For a printer-friendly, photo-free version of this recipe, click here!

New England Style Fish Cakes


  • 2 pounds firm fleshed boneless and skinless white fish fillets such as cod, blue hake, or haddock
  • 2 cups of freshly made medium fine breadcrumbs.  This is roughly equivalent to 6 slices of bread.
  • 3 medium stalks of celery, finely diced
  • 1 bunch scallions, thinly sliced then chopped again until finely minced
  • 1/4 cup fresh parsley, chopped
  • 3 large eggs
  • 1 Tablespoon dried basil
  • 1 ½ teaspoons Old Bay Seasoning or other seafood seasoning blend
  • salt and pepper to taste
  • neutral oil, such as canola, for pan-frying

Line up your fish fillets on a clean cutting board.  And don’t walk away from the cutting board to answer the phone or people (and by people I mean my children) are bound to mess with your ingredients. See what I mean?

"Ground control to Major Tom..."


Remove the Lego David Bowie from your cutting board and roughly cut the fish fillets into two-inch chunks.

Place the pieces into the work bowl of a food processor fitted with a blade. You are going to puree your fish.  I’m aware that sounds revolting, but keep on keeping on, please.  The end result is more worth it than I can possibly express.  Pulse several times until the fish is broken down into a puree that still contains some pieces. No pieces should be larger than pebble-size.  It should look like this.  It only gets better from here!

# INFORMATION SHOWN:
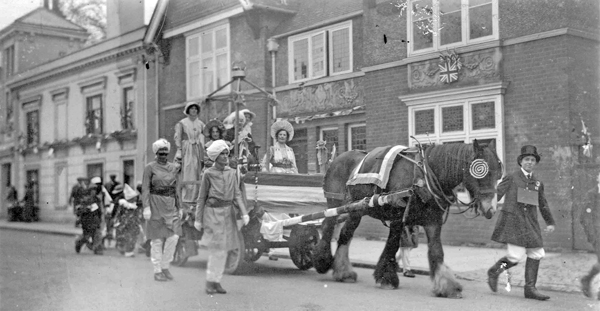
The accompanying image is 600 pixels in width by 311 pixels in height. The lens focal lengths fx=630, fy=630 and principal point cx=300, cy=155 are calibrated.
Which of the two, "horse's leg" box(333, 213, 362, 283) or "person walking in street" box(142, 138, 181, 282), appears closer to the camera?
"horse's leg" box(333, 213, 362, 283)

# WORK REQUIRED:
Retype the fish cakes recipe word for word, starting with "Line up your" and going on through "what I mean?".

# THE RESPONSE:
Line up your fish fillets on a clean cutting board.  And don’t walk away from the cutting board to answer the phone or people (and by people I mean my children) are bound to mess with your ingredients. See what I mean?